Plaintiff Dennis Gromov may file a response by the close of business Friday to defendant Belkin’s April 26 motion to enforce the court’s Feb. 28 order that Gromov turn over to Belkin for testing the Samsung phone he used in generating his fraud allegations, said a clerk’s docket entry Tuesday (docket 1:22-cv-06918) in U.S. District Court for Northern Illinois in Chicago. The court isn't ordering a Belkin reply, it said. The company contends that Gromov is dragging his feet on the testing order in an attempt to avoid discovery. The plaintiff’s class action alleges that Belkin advertised power banks for mobile devices in a deceptive manner, and that the chargers don’t deliver nearly the amount of power promised in those ads (see 2301300008).

---

* Exercises to complete
1. Retype the part of the Belkin lawsuit report from "Plaintiff Dennis Gromov" up to and including "ads (see 2301300008).".
2. According to the Belkin lawsuit report, what date did Belkin file its motion to enforce the court's order?

---

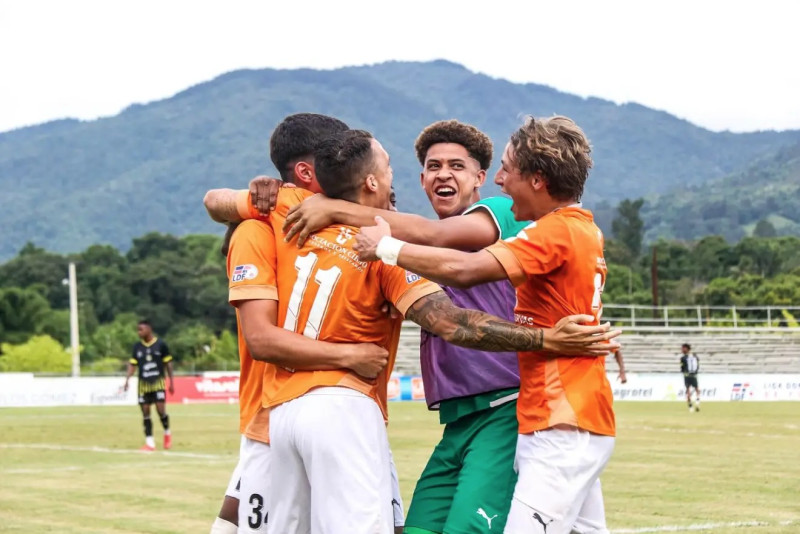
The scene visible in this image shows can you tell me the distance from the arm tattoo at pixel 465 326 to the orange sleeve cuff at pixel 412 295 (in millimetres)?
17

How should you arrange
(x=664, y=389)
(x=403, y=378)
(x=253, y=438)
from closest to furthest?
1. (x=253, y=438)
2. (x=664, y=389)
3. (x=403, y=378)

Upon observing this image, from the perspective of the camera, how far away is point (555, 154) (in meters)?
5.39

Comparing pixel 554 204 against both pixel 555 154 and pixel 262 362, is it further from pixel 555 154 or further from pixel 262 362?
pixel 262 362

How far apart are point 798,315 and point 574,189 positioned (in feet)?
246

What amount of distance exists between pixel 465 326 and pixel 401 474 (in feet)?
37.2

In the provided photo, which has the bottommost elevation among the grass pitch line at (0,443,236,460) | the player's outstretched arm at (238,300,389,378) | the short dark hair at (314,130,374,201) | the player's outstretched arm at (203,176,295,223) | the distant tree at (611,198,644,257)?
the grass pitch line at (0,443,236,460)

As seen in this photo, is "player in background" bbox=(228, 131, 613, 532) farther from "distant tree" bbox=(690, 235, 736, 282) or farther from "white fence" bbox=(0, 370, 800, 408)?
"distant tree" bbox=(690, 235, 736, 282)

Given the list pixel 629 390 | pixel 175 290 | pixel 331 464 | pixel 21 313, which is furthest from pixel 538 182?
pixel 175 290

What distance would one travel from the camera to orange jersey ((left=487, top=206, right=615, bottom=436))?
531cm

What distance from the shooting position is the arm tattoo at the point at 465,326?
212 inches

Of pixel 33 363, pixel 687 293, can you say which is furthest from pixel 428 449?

---

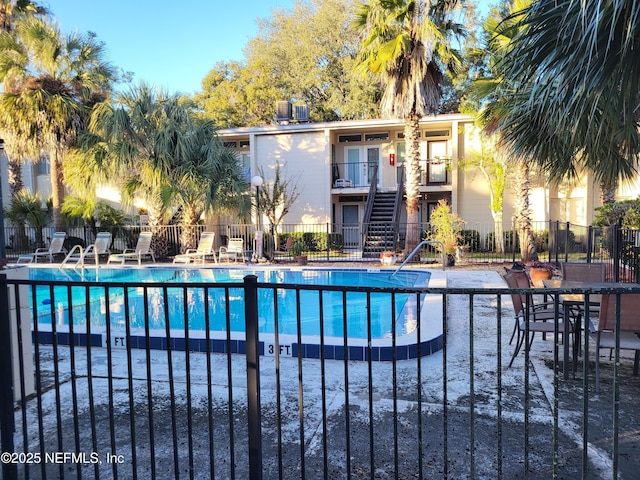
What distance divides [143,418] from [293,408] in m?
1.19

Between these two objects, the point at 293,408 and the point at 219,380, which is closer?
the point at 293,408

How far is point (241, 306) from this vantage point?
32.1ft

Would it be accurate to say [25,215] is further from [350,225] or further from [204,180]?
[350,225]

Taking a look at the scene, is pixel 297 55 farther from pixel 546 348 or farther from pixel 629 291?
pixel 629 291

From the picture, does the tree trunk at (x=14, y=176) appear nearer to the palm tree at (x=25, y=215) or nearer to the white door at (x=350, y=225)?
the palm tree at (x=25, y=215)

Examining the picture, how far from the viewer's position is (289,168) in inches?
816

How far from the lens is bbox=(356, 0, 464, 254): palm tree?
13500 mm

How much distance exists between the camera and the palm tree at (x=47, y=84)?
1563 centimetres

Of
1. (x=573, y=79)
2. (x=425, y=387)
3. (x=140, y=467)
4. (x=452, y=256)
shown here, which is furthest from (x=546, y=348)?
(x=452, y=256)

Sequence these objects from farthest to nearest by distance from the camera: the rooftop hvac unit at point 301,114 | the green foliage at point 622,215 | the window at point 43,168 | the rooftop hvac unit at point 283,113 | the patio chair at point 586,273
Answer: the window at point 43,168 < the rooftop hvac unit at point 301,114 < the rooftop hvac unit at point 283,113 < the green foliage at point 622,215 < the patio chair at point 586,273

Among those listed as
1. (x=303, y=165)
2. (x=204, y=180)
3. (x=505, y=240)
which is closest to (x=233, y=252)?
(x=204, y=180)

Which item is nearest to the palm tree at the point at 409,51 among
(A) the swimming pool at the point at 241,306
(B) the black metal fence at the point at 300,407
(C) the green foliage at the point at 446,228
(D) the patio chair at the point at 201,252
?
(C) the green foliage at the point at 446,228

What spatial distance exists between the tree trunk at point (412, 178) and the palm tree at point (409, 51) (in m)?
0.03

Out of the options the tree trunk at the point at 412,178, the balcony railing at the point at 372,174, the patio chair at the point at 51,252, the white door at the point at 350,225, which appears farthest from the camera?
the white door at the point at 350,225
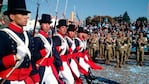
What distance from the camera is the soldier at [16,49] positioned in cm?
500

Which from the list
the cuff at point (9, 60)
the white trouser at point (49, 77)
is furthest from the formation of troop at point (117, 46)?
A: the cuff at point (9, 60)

---

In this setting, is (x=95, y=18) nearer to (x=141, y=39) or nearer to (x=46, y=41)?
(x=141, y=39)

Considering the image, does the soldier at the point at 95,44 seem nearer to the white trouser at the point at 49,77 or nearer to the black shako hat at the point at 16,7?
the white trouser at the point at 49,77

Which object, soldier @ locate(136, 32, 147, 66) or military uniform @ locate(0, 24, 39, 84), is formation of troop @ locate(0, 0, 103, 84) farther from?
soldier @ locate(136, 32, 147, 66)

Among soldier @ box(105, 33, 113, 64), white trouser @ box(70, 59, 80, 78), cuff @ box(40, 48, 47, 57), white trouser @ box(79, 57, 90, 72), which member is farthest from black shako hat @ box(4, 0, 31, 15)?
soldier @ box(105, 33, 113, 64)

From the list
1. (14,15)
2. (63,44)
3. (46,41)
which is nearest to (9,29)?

---

* Solution set
1.
Plaintiff Dennis Gromov may file a response by the close of business Friday to defendant Belkin’s April 26 motion to enforce the court’s Feb. 28 order that Gromov turn over to Belkin for testing the Samsung phone he used in generating his fraud allegations, said a clerk’s docket entry Tuesday (docket 1:22-cv-06918) in U.S. District Court for Northern Illinois in Chicago. The court isn't ordering a Belkin reply, it said. The company contends that Gromov is dragging his feet on the testing order in an attempt to avoid discovery. The plaintiff’s class action alleges that Belkin advertised power banks for mobile devices in a deceptive manner, and that the chargers don’t deliver nearly the amount of power promised in those ads (see 2301300008).

2. April 26